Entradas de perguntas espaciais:

▼▼▼

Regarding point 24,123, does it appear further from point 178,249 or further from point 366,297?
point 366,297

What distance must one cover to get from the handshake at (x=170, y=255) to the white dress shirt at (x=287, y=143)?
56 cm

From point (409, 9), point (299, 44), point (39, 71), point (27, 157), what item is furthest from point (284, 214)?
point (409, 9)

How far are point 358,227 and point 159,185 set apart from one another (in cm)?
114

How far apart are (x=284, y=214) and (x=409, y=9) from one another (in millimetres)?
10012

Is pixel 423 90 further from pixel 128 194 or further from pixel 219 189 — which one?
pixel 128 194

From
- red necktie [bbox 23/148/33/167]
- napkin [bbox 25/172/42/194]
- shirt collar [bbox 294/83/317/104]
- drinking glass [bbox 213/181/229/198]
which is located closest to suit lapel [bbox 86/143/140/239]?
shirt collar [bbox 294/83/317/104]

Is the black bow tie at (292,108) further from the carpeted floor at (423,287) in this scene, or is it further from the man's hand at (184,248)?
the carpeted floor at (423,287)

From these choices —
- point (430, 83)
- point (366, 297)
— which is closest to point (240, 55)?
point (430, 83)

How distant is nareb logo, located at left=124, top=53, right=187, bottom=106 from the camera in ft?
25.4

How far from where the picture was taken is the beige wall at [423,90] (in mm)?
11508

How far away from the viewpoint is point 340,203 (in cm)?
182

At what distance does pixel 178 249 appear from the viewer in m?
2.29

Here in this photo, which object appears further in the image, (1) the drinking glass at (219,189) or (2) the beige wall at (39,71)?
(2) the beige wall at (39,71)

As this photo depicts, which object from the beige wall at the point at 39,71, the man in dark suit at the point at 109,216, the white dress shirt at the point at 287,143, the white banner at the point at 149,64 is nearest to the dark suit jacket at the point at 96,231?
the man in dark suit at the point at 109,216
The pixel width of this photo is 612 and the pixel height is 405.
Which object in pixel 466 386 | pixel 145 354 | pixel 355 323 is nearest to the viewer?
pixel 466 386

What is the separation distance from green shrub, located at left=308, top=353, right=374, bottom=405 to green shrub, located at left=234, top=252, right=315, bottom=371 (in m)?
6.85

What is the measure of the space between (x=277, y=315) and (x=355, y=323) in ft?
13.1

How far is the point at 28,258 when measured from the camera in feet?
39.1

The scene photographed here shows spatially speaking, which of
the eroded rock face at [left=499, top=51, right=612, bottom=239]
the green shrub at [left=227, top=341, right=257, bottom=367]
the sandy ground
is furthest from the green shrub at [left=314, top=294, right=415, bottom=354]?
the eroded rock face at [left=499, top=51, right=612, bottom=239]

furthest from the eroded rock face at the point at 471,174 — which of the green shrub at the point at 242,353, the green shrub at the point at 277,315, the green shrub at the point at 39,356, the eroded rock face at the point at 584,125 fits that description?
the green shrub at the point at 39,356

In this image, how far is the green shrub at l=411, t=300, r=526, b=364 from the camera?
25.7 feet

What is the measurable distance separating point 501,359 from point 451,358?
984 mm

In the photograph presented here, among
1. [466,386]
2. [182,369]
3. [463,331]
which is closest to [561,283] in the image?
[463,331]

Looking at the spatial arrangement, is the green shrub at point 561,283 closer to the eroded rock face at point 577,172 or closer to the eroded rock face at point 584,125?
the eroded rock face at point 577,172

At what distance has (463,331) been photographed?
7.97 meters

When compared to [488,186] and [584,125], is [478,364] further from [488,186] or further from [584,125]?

▲▲▲

Detalhes da tarefa: Reproduza integralmente a listagem acima, linha por linha, sem qualquer alteração.

Resultado do exercício:
Regarding point 24,123, does it appear further from point 178,249 or further from point 366,297?
point 366,297

What distance must one cover to get from the handshake at (x=170, y=255) to the white dress shirt at (x=287, y=143)?
56 cm

From point (409, 9), point (299, 44), point (39, 71), point (27, 157), what item is furthest from point (284, 214)?
point (409, 9)

How far are point 358,227 and point 159,185 set apart from one another (in cm)?
114

How far apart are (x=284, y=214) and (x=409, y=9) from one another (in millimetres)?
10012

Is pixel 423 90 further from pixel 128 194 or further from pixel 219 189 — which one?
pixel 128 194

From
- red necktie [bbox 23/148/33/167]
- napkin [bbox 25/172/42/194]
- shirt collar [bbox 294/83/317/104]
- drinking glass [bbox 213/181/229/198]
which is located closest to suit lapel [bbox 86/143/140/239]?
shirt collar [bbox 294/83/317/104]

Is the black bow tie at (292,108) further from the carpeted floor at (423,287) in this scene, or is it further from the man's hand at (184,248)?
the carpeted floor at (423,287)

From these choices —
- point (430, 83)
- point (366, 297)
— which is closest to point (240, 55)?
point (430, 83)

How distant is nareb logo, located at left=124, top=53, right=187, bottom=106 from the camera in ft?
25.4

How far from where the picture was taken is the beige wall at [423,90] (in mm)?
11508

How far away from the viewpoint is point 340,203 (in cm)?
182

At what distance does pixel 178 249 appear from the viewer in m?
2.29

Here in this photo, which object appears further in the image, (1) the drinking glass at (219,189) or (2) the beige wall at (39,71)?
(2) the beige wall at (39,71)

As this photo depicts, which object from the beige wall at the point at 39,71, the man in dark suit at the point at 109,216, the white dress shirt at the point at 287,143, the white banner at the point at 149,64 is nearest to the dark suit jacket at the point at 96,231?
the man in dark suit at the point at 109,216
The pixel width of this photo is 612 and the pixel height is 405.
Which object in pixel 466 386 | pixel 145 354 | pixel 355 323 is nearest to the viewer?
pixel 466 386

What is the separation distance from green shrub, located at left=308, top=353, right=374, bottom=405 to green shrub, located at left=234, top=252, right=315, bottom=371 (in m)?
6.85

What is the measure of the space between (x=277, y=315) and (x=355, y=323) in ft?
13.1

How far is the point at 28,258 when measured from the camera in feet?
39.1

The scene photographed here shows spatially speaking, which of
the eroded rock face at [left=499, top=51, right=612, bottom=239]
the green shrub at [left=227, top=341, right=257, bottom=367]
the sandy ground
is furthest from the green shrub at [left=314, top=294, right=415, bottom=354]?
the eroded rock face at [left=499, top=51, right=612, bottom=239]

furthest from the eroded rock face at the point at 471,174 — which of the green shrub at the point at 242,353, the green shrub at the point at 277,315, the green shrub at the point at 39,356, the eroded rock face at the point at 584,125 fits that description?
the green shrub at the point at 39,356

In this image, how far is the green shrub at l=411, t=300, r=526, b=364 from the camera?
25.7 feet

What is the measurable distance separating point 501,359 from point 451,358?
984 mm

In the photograph presented here, among
1. [466,386]
2. [182,369]
3. [463,331]
which is closest to [561,283] in the image?
[463,331]

Looking at the spatial arrangement, is the green shrub at point 561,283 closer to the eroded rock face at point 577,172 or closer to the eroded rock face at point 584,125?
the eroded rock face at point 577,172

At what distance has (463,331) been photographed?
7.97 meters

When compared to [488,186] and [584,125], is [478,364] further from [488,186] or further from [584,125]?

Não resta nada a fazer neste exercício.